Like most people, I have also experienced, first hand, examples of really poor role models. I’ve seen people demonstrate exactly how to create a bad memory for someone else. I’ll never forget the first day of in a new junior school.  After being introduced to the class by my new teacher, I was shown to my desk. It was the place that I would spend my days for the next several months. My first interaction with another student was when William, the kid to my right, put gum on my seat. Then, at break time, he called me out. I didn’t even know what that meant, but I knew it couldn’t be good. He had to explain it to me.

Over time, I learned that William was pretty harmless. A lot of bark, but that was about it. I ended up making plenty of new friends and school turned out okay after all.

I wasn’t traumatised for life by William (although the fact that I’m sharing the story now is probably a bit telling). I just didn’t like him. Ever. We went to school together for years. At one point, in an effort to become friends, he even invited me over to his house to play. However nice he was to me, I just couldn’t forget the memory of trying to remove gum from the seat of my school trousers without looking stupid.

+ + +

• _Exercise requirements_
A - In the passage about the new junior school, what did William put on the narrator's seat?
B - Reproduce the passage about the new junior school word for word, starting with "I wasn’t traumatised" and going on through "without looking stupid.".

• _Source data_
+ + +

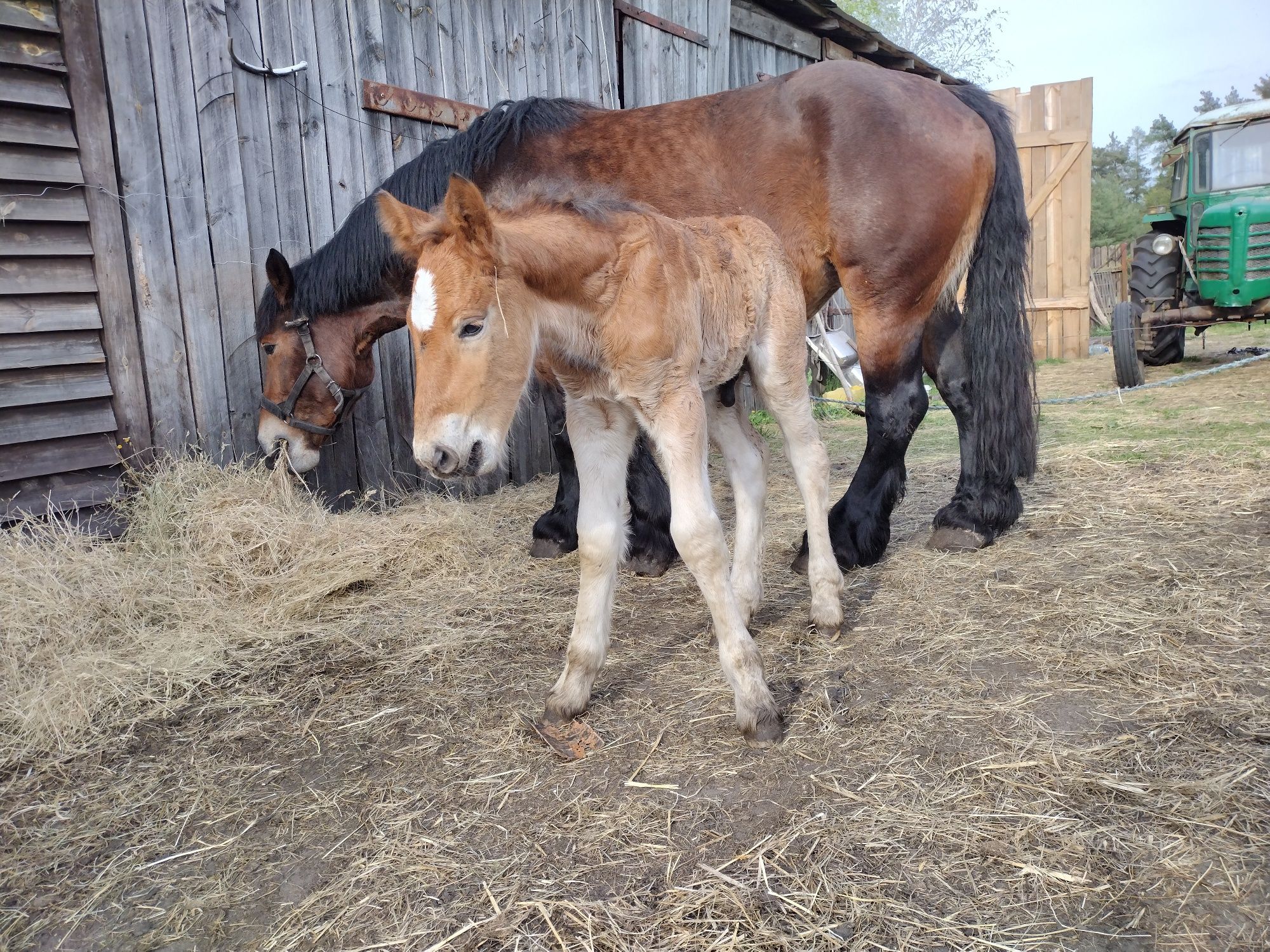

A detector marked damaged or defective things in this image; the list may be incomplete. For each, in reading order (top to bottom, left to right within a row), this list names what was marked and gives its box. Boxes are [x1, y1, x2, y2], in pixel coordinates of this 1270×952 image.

+ + +

• _Replies_
A - Gum.

B -
I wasn’t traumatised for life by William (although the fact that I’m sharing the story now is probably a bit telling). I just didn’t like him. Ever. We went to school together for years. At one point, in an effort to become friends, he even invited me over to his house to play. However nice he was to me, I just couldn’t forget the memory of trying to remove gum from the seat of my school trousers without looking stupid.